Quique le caía bien a todo el mundo. Abría los ojos todos los días a las 6.30, aunque fuera fin de semana. Cuando se levantaba, ya tenía preparado desde la noche anterior el uniforme de trabajo sobre la otra camita de su habitación. Se duchaba y se vestía con cuidado para que no se arrugase la ropa como le enseñó su madre.

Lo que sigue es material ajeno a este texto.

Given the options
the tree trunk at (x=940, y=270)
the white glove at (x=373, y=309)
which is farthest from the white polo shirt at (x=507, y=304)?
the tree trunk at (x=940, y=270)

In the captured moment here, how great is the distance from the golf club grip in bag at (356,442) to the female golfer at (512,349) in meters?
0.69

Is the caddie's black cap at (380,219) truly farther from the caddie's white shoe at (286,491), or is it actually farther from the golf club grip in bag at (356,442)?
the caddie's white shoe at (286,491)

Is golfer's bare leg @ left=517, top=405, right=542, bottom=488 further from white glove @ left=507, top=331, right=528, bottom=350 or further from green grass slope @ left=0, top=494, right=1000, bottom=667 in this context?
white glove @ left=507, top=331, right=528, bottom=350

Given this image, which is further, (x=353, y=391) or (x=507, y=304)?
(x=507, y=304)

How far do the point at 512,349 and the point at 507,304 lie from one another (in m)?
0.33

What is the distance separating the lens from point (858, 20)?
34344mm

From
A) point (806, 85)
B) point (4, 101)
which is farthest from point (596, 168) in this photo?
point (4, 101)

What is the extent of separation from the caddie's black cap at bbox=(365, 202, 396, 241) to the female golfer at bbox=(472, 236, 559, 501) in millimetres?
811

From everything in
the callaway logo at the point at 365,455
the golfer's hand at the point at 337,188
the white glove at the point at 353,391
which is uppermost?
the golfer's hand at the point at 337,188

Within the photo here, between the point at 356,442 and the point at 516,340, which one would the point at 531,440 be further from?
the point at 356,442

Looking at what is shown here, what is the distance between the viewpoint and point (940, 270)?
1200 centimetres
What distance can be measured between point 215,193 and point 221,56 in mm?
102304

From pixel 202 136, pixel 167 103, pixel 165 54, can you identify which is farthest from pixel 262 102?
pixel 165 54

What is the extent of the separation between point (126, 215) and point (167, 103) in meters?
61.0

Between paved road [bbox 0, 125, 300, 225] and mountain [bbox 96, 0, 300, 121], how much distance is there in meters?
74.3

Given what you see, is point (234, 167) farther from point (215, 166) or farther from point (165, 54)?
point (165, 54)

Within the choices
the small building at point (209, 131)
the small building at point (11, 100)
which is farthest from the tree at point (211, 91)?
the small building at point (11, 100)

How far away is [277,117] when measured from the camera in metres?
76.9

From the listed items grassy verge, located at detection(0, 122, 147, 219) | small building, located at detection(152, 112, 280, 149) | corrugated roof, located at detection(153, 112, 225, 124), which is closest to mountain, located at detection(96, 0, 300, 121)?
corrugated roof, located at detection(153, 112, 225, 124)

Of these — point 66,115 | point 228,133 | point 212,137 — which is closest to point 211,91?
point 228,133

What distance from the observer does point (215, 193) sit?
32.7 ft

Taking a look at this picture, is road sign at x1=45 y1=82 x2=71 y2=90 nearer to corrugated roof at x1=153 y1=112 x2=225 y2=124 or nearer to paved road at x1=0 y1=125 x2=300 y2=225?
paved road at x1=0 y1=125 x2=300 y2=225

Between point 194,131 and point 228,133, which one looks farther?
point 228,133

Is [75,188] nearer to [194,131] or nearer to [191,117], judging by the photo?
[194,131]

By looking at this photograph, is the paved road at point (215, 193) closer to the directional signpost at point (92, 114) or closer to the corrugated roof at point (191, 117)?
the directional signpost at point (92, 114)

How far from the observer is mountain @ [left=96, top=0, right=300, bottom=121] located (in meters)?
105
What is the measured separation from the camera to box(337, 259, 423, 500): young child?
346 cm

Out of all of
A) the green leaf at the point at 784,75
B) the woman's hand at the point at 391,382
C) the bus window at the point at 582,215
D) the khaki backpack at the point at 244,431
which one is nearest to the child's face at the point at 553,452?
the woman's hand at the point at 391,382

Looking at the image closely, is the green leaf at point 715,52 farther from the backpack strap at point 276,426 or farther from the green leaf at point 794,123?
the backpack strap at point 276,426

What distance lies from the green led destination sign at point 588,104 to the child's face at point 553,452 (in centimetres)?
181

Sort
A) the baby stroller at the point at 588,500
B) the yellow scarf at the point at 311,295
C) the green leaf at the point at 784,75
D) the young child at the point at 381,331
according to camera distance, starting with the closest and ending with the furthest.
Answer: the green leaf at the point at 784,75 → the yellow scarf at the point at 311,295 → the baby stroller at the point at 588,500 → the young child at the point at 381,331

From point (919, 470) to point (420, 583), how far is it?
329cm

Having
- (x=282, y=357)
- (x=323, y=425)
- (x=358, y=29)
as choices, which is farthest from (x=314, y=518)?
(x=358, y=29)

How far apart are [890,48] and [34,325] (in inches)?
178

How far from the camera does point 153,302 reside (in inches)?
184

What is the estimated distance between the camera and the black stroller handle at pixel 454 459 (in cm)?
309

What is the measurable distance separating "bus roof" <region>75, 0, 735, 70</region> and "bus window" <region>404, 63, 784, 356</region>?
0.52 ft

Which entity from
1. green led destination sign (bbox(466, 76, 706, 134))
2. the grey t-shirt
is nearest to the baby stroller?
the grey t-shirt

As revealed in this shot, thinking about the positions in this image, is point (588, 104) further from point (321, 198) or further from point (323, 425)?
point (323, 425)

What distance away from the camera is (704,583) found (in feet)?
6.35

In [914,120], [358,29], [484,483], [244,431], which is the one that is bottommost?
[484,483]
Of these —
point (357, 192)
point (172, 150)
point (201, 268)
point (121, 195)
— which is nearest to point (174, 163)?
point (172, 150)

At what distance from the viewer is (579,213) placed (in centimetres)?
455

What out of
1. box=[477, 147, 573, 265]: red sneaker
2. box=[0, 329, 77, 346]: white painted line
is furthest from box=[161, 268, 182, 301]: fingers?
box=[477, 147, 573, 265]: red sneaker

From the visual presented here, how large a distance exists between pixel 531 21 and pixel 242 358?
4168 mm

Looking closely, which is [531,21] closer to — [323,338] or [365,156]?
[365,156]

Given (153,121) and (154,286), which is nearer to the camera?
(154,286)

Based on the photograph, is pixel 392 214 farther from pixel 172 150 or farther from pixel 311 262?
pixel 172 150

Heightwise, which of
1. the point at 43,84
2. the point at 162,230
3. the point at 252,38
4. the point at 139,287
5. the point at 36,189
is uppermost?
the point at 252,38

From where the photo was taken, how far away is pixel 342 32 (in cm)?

Desayunaba solo, ya que ya era mayor. Y cuando el reloj circular de la cocina daba las 7 en punto de la mañana, Quique salía por la puerta de casa camino de la marquesina del autobús. El conductor de la ruta, que siempre era el mismo, le daba la bienvenida con un «buenos días general» mientras pasaba el abono de transportes por el lector. La verdad es que el uniforme con el escudo bordado le sentaba muy bien.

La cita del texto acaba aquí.